Credential Stuffing Causes Outages

It’s not hard for attackers to find poorly defended web logins. Many sites often have only a basic web application firewall (WAF), or nothing at all. Many WAFs do not detect or defend against credential stuffing at tacks. In general, WAFs are designed to block application attacks, malformed requests, and web exploits. But a credential stuffing attack looks like a legitimate web login; there will be many of them at once, and many with the incorrect passwords, so these things can look suspicious. This assumes that the defender is watching their failed login attempts and noting surges. The reality is that many victims often mistake a credential stuffing attack for a denial-of-service attack. The login pages then become overwhelmed with failed logins, and either the site crashes or customers can’t get in through the load. There have been cases of backend infrastructure failing under the heavy load of authentication requests.

Preliminary Credential Stuffing Mitigation Attempts

Once the victim organization detects the attack, it looks to stem the tide. The trick is to stop the attackers from logging in but not obstruct or inconvenience users and customers. Some basic defensive measures include inspecting and blocking the web session, which some WAFs can do. If the attack tool or bot uses plain web login requests, then the user agent (used by a web browser to advertise and identify itself to a web server) may be identified as irregular and blocked.

Another basic defense is using IP address denylists to block the known bad IP addresses. The denylist is often based on simple geographic origins, IP addresses from earlier attacks, or canned third-party reputation lists of known attackers. Another tool is rate limiting of login attempts, which unfortunately applies to both attackers and customers. This makes it hard to find the right balance.
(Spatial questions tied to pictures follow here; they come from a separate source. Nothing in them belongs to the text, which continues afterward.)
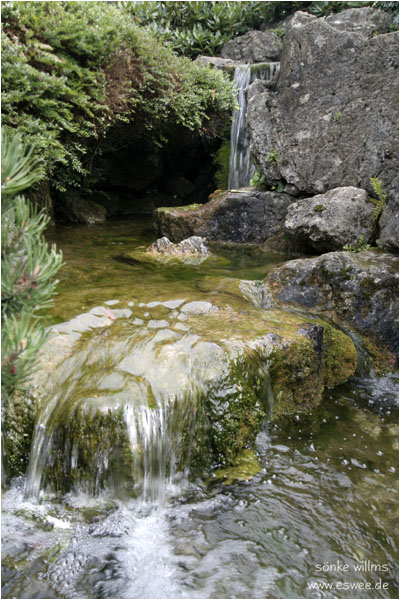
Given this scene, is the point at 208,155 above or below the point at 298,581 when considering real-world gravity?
above

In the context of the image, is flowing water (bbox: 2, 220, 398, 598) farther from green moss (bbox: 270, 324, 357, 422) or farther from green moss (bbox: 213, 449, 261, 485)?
green moss (bbox: 270, 324, 357, 422)

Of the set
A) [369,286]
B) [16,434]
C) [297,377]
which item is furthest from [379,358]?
[16,434]

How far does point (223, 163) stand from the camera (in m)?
11.5

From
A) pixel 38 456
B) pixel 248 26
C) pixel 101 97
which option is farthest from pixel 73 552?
pixel 248 26

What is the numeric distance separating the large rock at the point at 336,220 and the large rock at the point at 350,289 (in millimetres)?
769

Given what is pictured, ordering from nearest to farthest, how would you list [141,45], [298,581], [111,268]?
[298,581] < [111,268] < [141,45]

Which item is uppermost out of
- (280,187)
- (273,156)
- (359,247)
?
(273,156)

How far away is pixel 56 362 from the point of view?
12.9 ft

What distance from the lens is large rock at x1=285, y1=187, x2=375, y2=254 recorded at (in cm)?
685

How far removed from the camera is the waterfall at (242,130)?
10883mm

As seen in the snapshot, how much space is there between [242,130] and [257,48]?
13.8 ft

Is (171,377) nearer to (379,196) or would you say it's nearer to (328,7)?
(379,196)

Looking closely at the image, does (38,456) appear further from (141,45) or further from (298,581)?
(141,45)

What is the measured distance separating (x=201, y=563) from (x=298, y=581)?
0.64 metres
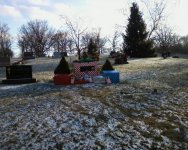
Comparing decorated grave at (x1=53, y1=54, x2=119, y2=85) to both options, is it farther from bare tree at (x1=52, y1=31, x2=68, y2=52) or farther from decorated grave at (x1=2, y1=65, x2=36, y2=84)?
bare tree at (x1=52, y1=31, x2=68, y2=52)

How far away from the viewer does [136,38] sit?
2058 inches

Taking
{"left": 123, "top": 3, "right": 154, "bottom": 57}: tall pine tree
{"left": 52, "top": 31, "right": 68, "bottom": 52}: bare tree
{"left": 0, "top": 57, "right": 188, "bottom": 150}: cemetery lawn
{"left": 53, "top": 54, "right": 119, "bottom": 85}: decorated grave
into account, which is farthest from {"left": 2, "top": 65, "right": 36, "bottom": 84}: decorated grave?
{"left": 52, "top": 31, "right": 68, "bottom": 52}: bare tree

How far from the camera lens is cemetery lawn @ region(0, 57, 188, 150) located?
8141mm

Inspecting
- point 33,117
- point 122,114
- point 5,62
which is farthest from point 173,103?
point 5,62

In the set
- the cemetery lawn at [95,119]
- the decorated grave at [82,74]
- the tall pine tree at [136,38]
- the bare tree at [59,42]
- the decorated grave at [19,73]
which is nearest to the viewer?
the cemetery lawn at [95,119]

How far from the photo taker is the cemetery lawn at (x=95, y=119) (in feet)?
26.7

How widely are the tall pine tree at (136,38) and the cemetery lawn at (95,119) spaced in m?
36.8

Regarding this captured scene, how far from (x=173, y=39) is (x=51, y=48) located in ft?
139

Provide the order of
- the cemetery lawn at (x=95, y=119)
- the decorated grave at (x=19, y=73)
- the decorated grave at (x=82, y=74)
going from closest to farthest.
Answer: the cemetery lawn at (x=95, y=119), the decorated grave at (x=82, y=74), the decorated grave at (x=19, y=73)

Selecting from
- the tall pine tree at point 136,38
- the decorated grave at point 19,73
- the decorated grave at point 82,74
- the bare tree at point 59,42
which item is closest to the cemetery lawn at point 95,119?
the decorated grave at point 82,74

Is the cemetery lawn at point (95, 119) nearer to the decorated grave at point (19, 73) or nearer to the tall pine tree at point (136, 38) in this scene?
the decorated grave at point (19, 73)

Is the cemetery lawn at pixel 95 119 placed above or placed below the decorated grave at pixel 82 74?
below

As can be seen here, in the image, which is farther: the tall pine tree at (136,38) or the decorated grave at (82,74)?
the tall pine tree at (136,38)

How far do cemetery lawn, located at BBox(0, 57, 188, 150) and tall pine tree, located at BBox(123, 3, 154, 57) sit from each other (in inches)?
1450
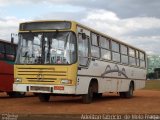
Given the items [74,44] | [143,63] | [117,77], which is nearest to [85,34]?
[74,44]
The next step beyond this is to add a CAPTCHA test to the login process, which presents users with a simple puzzle. The idea is that bots can’t solve this puzzle but humans can, thus blocking the bots. The downside is that CAPTCHAs can annoy customers. In some cases, CAPTCHAs become a significant barrier for people with disabilities.¹

Attackers Always Retool

The cybercrime community already knows how to work around these simple defenses. In fact, attackers already have plenty of plugins, scripts, and utilities they can configure to evade antibot defenses. Cybercriminals upgrade and enhance their tools, often cribbing (or outright appropriating) penetration testing tools. Most of the time, the real work for attackers is configuring them for the specific victim’s website and modifying the scripts.

Attacker Evasion: Fake the Bot’s Originating Network

Anyone who has tried to use IP address denylists to stop credential stuffing knows that even if it works for a while, it won’t work for very long. Rarely do attackers use a stable, known set of bots. Once those bots are reputation filtered, they have plenty of other victimized computers and IoT devices for launching attacks. Bots often run on consumer Internet connections, which use dynamic IP addressing that continually changes addresses. Blocking based on geographic origin is also ineffective, as attackers use bots from around the world, not just their current location. Most credential stuffing attack tools have configuration options to load and use new lists of proxies, as shown in Figure 2.